§ **EXCERPT PROVIDED**:
· · · ·

- Ensign of the Royal Navy
- Incumbent Major-General Richard Cantrill since 26 April 2022
- Ministry of Defence
- Abbreviation: COMOPS
- Reports to: Fleet Commander
- Seat: Northwood Headquarters, Hertfordshire, England
- Nominator: Secretary of State for Defence
- Appointer: Prime Minister Subject to formal approval by the King-in-Council
- Term length: Not fixed (typically 1–3 years)
- Inaugural holder: Rear-Admiral Roger Lane-Nott
- Formation: 1993
- Website: royalnavy.mod.uk

= Commander Operations (Royal Navy) =

British Royal Navy appointment

The Commander Operations (COMOPS) is a senior Royal Navy or Royal Marines officer based at Northwood Headquarters who exercises operational command of all national maritime operations on behalf of the Fleet Commander. The post was established in 1993.

Commander Operations previously held the additional posts of Commander Task Force (CTF) 311 (UK attack submarines) and CTF 345 (UK nuclear missile submarines). In 2015, Rear Admiral John Weale was appointed Rear Admiral Submarines/Assistant Chief of Naval Staff Submarines, while Rear Admiral Robert Tarrant was made Commander Operations (Royal Navy), separating the two posts.

· · · ·

§ **DATA RECORDS**:

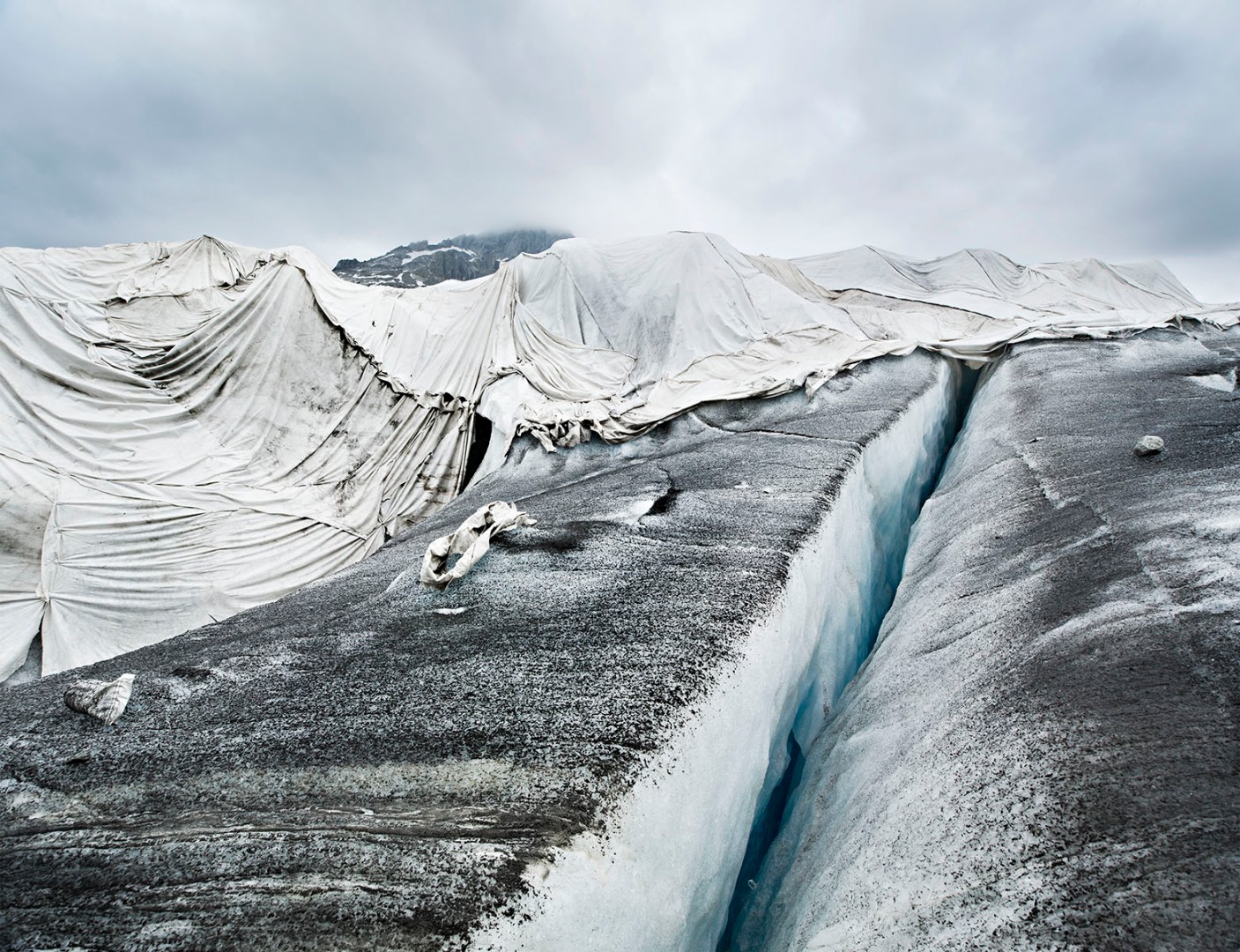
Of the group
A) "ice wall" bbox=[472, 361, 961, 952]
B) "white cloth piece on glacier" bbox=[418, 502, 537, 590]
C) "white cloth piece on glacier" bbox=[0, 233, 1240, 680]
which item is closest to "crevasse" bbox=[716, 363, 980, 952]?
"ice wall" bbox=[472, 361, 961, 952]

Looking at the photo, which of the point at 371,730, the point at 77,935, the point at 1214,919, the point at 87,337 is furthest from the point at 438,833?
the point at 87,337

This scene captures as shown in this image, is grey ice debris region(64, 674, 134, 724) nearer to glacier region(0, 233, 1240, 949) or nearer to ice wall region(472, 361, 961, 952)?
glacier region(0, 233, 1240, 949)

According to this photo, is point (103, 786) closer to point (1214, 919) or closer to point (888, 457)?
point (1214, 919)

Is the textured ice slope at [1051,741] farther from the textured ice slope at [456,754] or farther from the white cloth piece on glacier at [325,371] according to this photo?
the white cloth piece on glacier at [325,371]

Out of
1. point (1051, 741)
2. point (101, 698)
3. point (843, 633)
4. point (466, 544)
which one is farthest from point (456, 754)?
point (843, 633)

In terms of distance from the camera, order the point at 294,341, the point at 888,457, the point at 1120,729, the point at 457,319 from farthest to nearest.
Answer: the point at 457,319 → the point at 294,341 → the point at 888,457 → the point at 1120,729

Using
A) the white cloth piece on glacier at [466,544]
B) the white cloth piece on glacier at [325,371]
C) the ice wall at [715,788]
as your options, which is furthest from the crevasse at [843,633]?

· · · ·

§ **SHORT EXERCISE 1**: Render the sentence "The post was established in 1993." from the Commander Operations article into French.
§ **SHORT EXERCISE 2**: Quote everything in the Commander Operations article from "British Royal Navy" down to "the two posts.".
Rely only on the Commander Operations article when doing the tasks.

§ **RESPONSE 1**: Le poste a été créé en 1993.

§ **RESPONSE 2**:
British Royal Navy appointment

The Commander Operations (COMOPS) is a senior Royal Navy or Royal Marines officer based at Northwood Headquarters who exercises operational command of all national maritime operations on behalf of the Fleet Commander. The post was established in 1993.

Commander Operations previously held the additional posts of Commander Task Force (CTF) 311 (UK attack submarines) and CTF 345 (UK nuclear missile submarines). In 2015, Rear Admiral John Weale was appointed Rear Admiral Submarines/Assistant Chief of Naval Staff Submarines, while Rear Admiral Robert Tarrant was made Commander Operations (Royal Navy), separating the two posts.